For your question, I want to talk about how to decide with logic choose SQL Table and which need to use Azure Table.
As we know SQL Table is a relational database engine. but if you have a big data in one table the SQL Table is not applicable, because SQL query get big data is slow.
At this time you can choose Azure Table, the Azure Table query is so fast then SQL Table for big data, for example, in our website, someone subscribed many articles, we make the article as feed to user, every user have a copy of article title and description, so in the article table there are lots of data, if we use SQL Table, each query execution maybe take more than 30 seconds. But in Azure Table get users article feed by PartitionKey and RowKey is so fast.

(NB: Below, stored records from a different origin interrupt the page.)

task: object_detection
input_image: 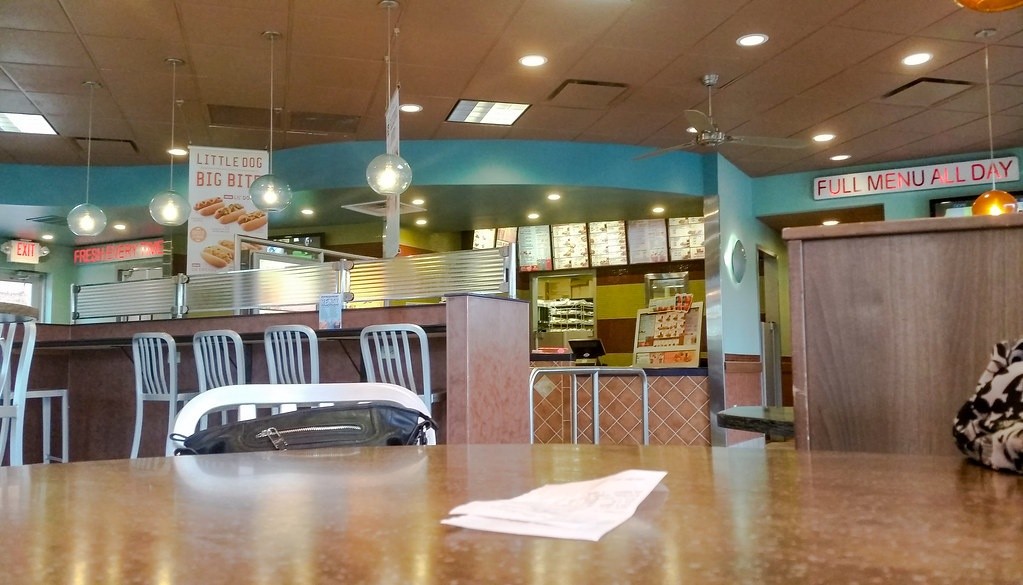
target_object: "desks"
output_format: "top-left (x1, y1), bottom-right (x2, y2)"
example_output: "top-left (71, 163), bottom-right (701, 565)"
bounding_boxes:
top-left (716, 405), bottom-right (795, 445)
top-left (0, 444), bottom-right (1023, 585)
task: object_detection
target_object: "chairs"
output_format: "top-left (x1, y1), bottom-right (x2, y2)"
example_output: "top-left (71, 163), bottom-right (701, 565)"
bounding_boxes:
top-left (130, 332), bottom-right (199, 459)
top-left (360, 323), bottom-right (445, 445)
top-left (193, 330), bottom-right (246, 431)
top-left (174, 382), bottom-right (436, 445)
top-left (0, 313), bottom-right (69, 466)
top-left (263, 325), bottom-right (319, 416)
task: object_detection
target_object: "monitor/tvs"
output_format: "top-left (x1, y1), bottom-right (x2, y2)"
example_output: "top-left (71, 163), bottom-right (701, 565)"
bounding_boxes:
top-left (266, 232), bottom-right (327, 263)
top-left (568, 337), bottom-right (606, 366)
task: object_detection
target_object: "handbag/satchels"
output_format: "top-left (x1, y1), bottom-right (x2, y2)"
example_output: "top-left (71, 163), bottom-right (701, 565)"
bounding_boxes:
top-left (170, 399), bottom-right (440, 455)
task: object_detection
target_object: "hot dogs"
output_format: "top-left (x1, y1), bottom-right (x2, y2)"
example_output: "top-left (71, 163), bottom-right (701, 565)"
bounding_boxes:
top-left (193, 196), bottom-right (268, 231)
top-left (201, 239), bottom-right (263, 267)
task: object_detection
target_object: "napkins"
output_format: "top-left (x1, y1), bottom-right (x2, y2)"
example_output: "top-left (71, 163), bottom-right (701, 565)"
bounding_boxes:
top-left (440, 469), bottom-right (669, 541)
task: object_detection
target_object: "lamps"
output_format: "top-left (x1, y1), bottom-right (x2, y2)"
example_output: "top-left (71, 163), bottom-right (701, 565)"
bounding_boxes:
top-left (67, 81), bottom-right (107, 237)
top-left (366, 0), bottom-right (413, 195)
top-left (249, 30), bottom-right (293, 212)
top-left (148, 58), bottom-right (192, 227)
top-left (971, 28), bottom-right (1018, 215)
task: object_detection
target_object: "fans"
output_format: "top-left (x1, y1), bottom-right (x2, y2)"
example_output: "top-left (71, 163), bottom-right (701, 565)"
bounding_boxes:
top-left (631, 73), bottom-right (808, 161)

From this example you may know how to choose between in SQL Table and Azure Table.
I wonder whether we are going to end up with some "vendor independent" cloud api libraries in due course?
I think that you have first to define what your application usage funnels are. Will your data model be subjected to frequent changes or it is a stable one? You have to be able to perform ultra fast inserts and reads are not so complicated? Do you need advance google like search? Storing BLOBS?
Those are the questions (and not only) that you have to ask and answer yourself in order to decide if you are more likely going to use NoSql or SQL approach in storing your data.
Please consider that both approaches can easily coexist and can be extended with BLOB storage as well.
Both Azure Tables and SQL Azure are two different beasts.Both are meant for different scenarios, one con to azure table is that you cannot move from azure to any other platform, unless you write providers in your code that can handle such shifts.